Sunday 11 August 2013

The hard slog of fact checking the Greens

The electorate of Grayndler is not far from me - I ride through a chunk of it every day. The Greens are running a bloke called Hall Greenland against Labor's Anthony Albanese. I'm no fan of Albo - I think he is a horrible little slimebag. However, that doesn't give the Greens license to tell porkies.

Take this article on Hall's website. On my first read of it, I've already spotted three errors. Sorry, make that 4.

Error 1

he’s responsible for the government-owned Australian Rail Track Corporation that is now spending $4.7 billion of public money to upgrade the Hunter Valley freight lines to facilitate the doubling of the coal exports through Newcastle.
Wrong. The ARTC is not spending $4.7 billion dollars. The entire value of its rail assets totals $4.7 billion.

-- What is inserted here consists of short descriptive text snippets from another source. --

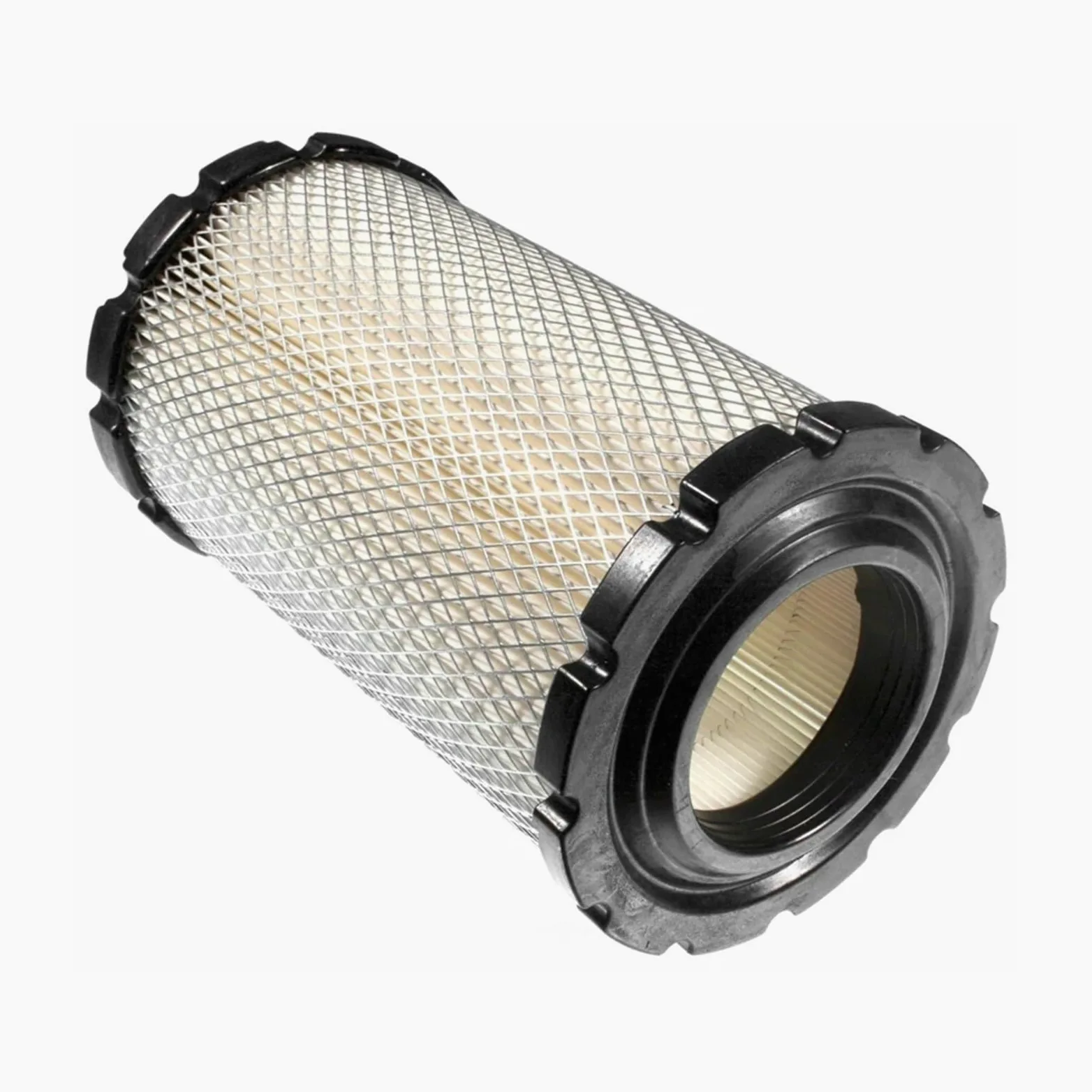 Filtro 9L8Z-9601A FA-1893 - Accesorios de elementos filtrantes reemplazables for un flujo de aire y filtración óptimos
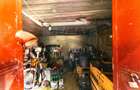 VILĂ 4 CAMERE | 573 MP TEREN | SĂCELE | ZONA SATULUNG | COMISION 0% - 36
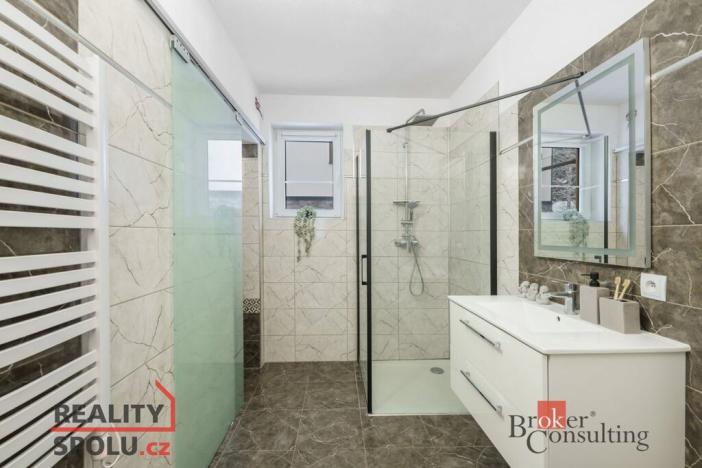 Prodej rodinného domu, Rokytnice nad Jizerou - Horní Rokytnice, 199 m2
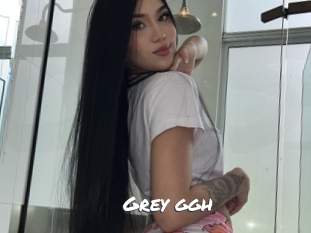 Grey_ggh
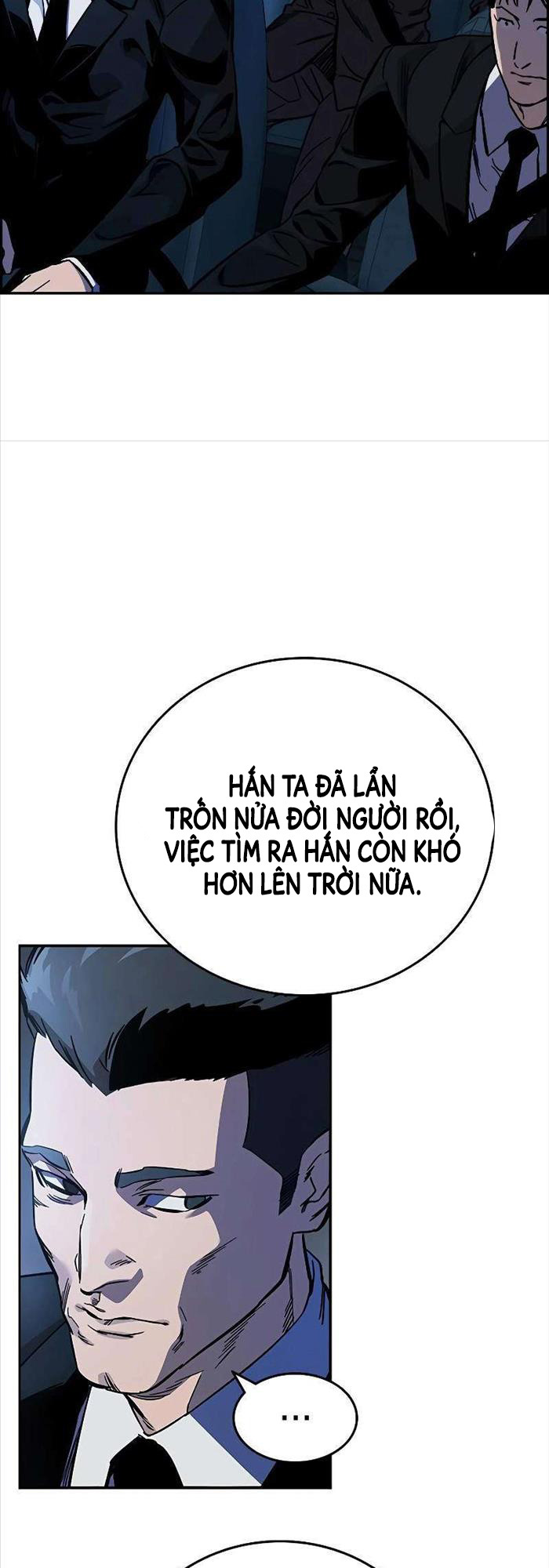 Đại Tướng Chiến - Chapter 6 - Page 16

The ARTC has published a number of strategy papers on expanding capacity in the Hunter Valley. They released a series of draft papers and then a final paper on 29 June. Earlier drafts of the strategy listed $3.5 billion worth of upgrades over the next 10 years.

The final strategy divides investments into contracted volume and prospective volume. That is, the first investments are required based on the tonnages they have written contracts to cover, and prospective is what they might build if more contracts come along.

The estimated costs to cover the contracted volume investments is $711 million. Not $4.7 billion.

The estimated costs to cover the prospective volumes total $1708 million. If all the new coal mines and mine expansions go ahead, ARTC will invest $2.4 billion over the next 10 years. Not $4.7 billion.

My take - the Greens have no head for numbers.

Error 2

 spending $4.7 billion of public money
It's not public money, allocated from the budget and raised from taxpayers. The coal mines pay to run coal trains over the tracks, and the fees the mines pay for access funds the investment. The miners are paying for the upgrades, not the general public.

Error 3

As Bill McKibben pointed out, there are some days in summer in Germany – which is significantly further from the equator than Australia – when half the power generated comes from solar.
German solar output hit a new record recently when solar generated 40% of demand on Sunday 7 July. However, as this article points out, Germans don't work on Sunday, so offices and shops are closed, so it is not a day for high electricity demand. Sunday demand is 20% lower than a weekday. Furthermore, solar covered only 20% of the demand for the entire day. The 40% figure was peak output, which didn't last very long. Bill needs to explain where he got his "half the power generated from solar" statistics come from.

It costs German power consumers $18 billion per year to support the solar and wind industry - ie, $18 billion worth of high power bills.

And it has to be remembered that July 7 is the middle of summer for the Germans.

The Germans are getting rid of subsidies by 2018 by the way.

Berlin "has so far invested 216 billion euros ($A308.24 billion) in renewables and the biggest chunk went to solar, the technology which does least to ensure the power supply," said the head of industrial group Siemens, Peter Loescher, in an interview published in the business daily Handelsblatt on Monday.

Germany has seen a wave of solar company insolvencies and the number of people employed in the industry fell to 87,000 in 2012 from 110,900 a year earlier, while sales plummeted by 11.9 billion euros, according to government figures.

Funny number, number 1

Clearly that $4.7billion subsidy to coal expansion could be much better spent on catching up with Germany.

Size of German economy - $3.5 trillion.

Size of Australian economy - $1.3 trillion.

That makes the German economy 2.7 times larger than ours. If our government was to waste the same proportional amount on solar and wind as the krauts, it would total $114 billion. $4.7 billion wouldn't allow us to catch up very much at all.

Error number 4

Clearly that $4.7billion subsidy to coal expansion
As I pointed out before, the coal miners are paying for the investment. It is not a "subsidy". If you spend $100,000 of your own money renovating your house, you are not getting a "subsidy" from anyone, especially the government. You are spending your own cash. Just because the money is channeled via the ARTC doesn't make it a subsidy.

Bugger me, I could be here all day analysing these morons. One thing this shows is that we clearly have a problem with our education system if we're turning out such innumerate busybodies.

2 comments:

Richard said...

It's taken me a while, but I've come to realise that there's no point in discussing facts with greens. They're not interested. They have their view of the world and their talking points and you're not going to change that. No point in being rude. No point in correcting their lies. They just know that they are right about everything and they're too committed to think about alternatives.

Ignore them. Don't give them oxygen. I think it's probably alright to laugh at them.

dd said...

Richard,
There very much is a point. If you stop fact checking then they get away with it.